Rows |
•••

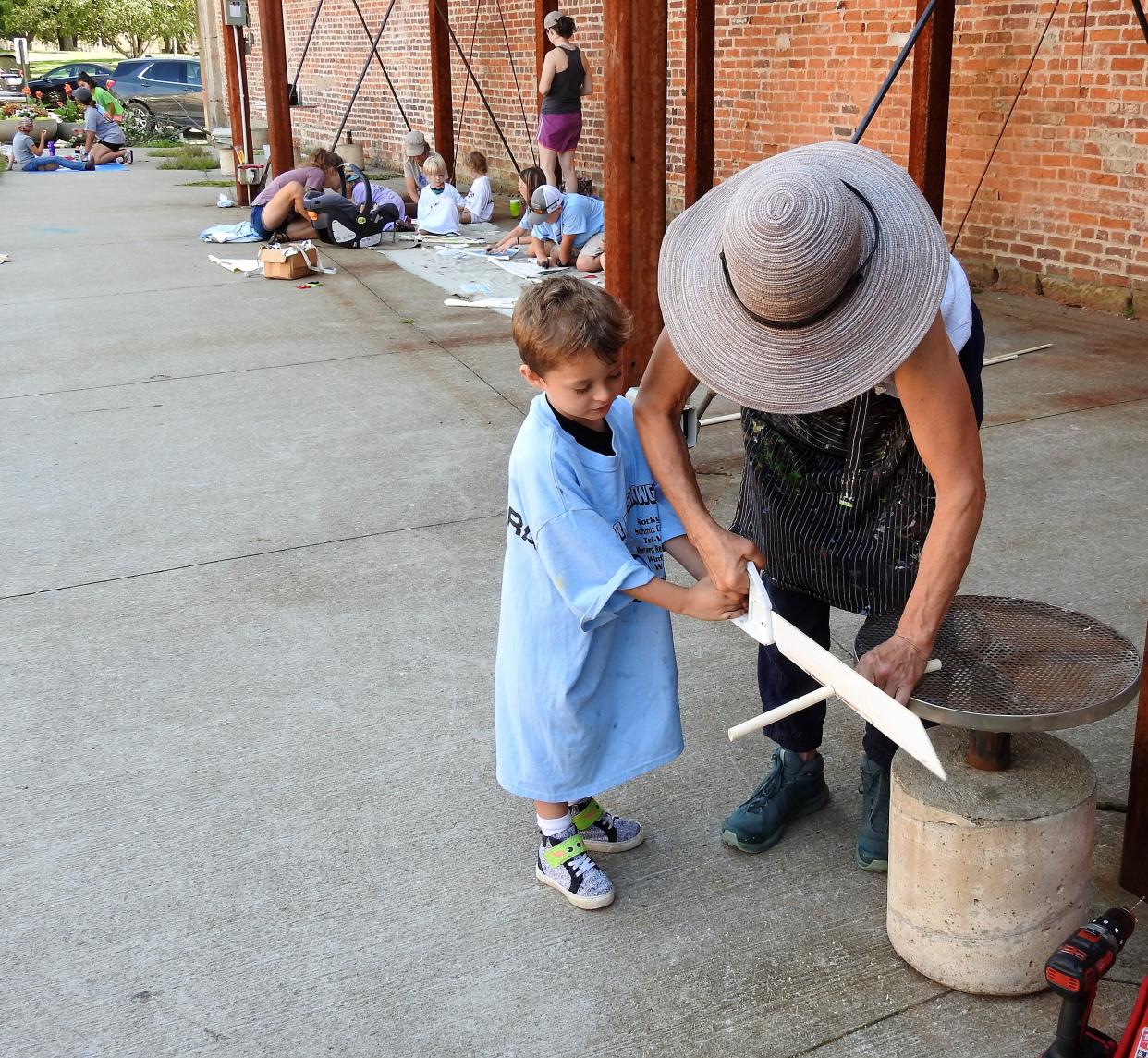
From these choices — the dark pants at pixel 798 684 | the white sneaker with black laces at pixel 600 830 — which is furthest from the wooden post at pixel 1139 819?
the white sneaker with black laces at pixel 600 830

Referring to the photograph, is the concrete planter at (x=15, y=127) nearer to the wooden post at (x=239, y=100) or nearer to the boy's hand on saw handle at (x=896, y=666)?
the wooden post at (x=239, y=100)

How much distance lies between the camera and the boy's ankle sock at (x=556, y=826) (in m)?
2.63

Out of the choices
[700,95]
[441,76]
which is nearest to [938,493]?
[700,95]

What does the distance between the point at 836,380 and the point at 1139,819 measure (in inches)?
46.3

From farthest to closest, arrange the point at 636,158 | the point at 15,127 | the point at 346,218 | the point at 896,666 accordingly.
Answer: the point at 15,127, the point at 346,218, the point at 636,158, the point at 896,666

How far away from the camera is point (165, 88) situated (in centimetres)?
2950

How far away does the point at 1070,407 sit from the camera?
5816 millimetres

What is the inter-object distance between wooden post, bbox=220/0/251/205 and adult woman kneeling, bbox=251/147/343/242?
2220mm

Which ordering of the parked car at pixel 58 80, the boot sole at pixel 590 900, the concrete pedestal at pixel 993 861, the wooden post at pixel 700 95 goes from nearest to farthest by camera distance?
the concrete pedestal at pixel 993 861
the boot sole at pixel 590 900
the wooden post at pixel 700 95
the parked car at pixel 58 80

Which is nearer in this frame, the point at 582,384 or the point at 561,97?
the point at 582,384

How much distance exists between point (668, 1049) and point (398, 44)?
16073 millimetres

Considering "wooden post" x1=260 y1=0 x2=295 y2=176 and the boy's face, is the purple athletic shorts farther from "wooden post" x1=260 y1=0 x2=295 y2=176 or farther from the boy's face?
the boy's face

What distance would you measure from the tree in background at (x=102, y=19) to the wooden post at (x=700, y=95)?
150 feet

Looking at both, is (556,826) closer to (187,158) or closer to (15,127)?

•••

To do |
Convert every line of the items above into a JSON list of strings, one string per line, leaving out blank lines and the pictures.

Written answer |
[
  "From these choices — the dark pants at pixel 798 684 | the white sneaker with black laces at pixel 600 830 — which is furthest from the wooden post at pixel 1139 819?",
  "the white sneaker with black laces at pixel 600 830",
  "Referring to the photograph, is the concrete planter at (x=15, y=127) nearer to the wooden post at (x=239, y=100) or nearer to the boy's hand on saw handle at (x=896, y=666)?",
  "the wooden post at (x=239, y=100)",
  "How much distance lies between the camera and the boy's ankle sock at (x=556, y=826) (in m)?",
  "2.63",
  "Out of the choices",
  "[700,95]",
  "[441,76]",
  "which is nearest to [938,493]?",
  "[700,95]",
  "What does the distance between the point at 836,380 and the point at 1139,819 measure (in inches)?",
  "46.3",
  "From farthest to closest, arrange the point at 636,158 | the point at 15,127 | the point at 346,218 | the point at 896,666 accordingly.",
  "Answer: the point at 15,127, the point at 346,218, the point at 636,158, the point at 896,666",
  "How far away from the camera is point (165, 88) situated (in centimetres)?",
  "2950",
  "How far away does the point at 1070,407 sit from the camera?",
  "5816 millimetres",
  "What is the inter-object distance between wooden post, bbox=220/0/251/205 and adult woman kneeling, bbox=251/147/343/242?",
  "2220mm",
  "Which ordering of the parked car at pixel 58 80, the boot sole at pixel 590 900, the concrete pedestal at pixel 993 861, the wooden post at pixel 700 95 goes from nearest to farthest by camera distance?",
  "the concrete pedestal at pixel 993 861",
  "the boot sole at pixel 590 900",
  "the wooden post at pixel 700 95",
  "the parked car at pixel 58 80",
  "Which is nearer in this frame, the point at 582,384 or the point at 561,97?",
  "the point at 582,384",
  "How much distance exists between point (668, 1049) and point (398, 44)?",
  "16073 millimetres",
  "Considering \"wooden post\" x1=260 y1=0 x2=295 y2=176 and the boy's face, is the purple athletic shorts farther from \"wooden post\" x1=260 y1=0 x2=295 y2=176 or farther from the boy's face?",
  "the boy's face",
  "What distance would you measure from the tree in background at (x=102, y=19) to the wooden post at (x=700, y=95)?",
  "150 feet",
  "Looking at both, is (556,826) closer to (187,158) or closer to (15,127)?"
]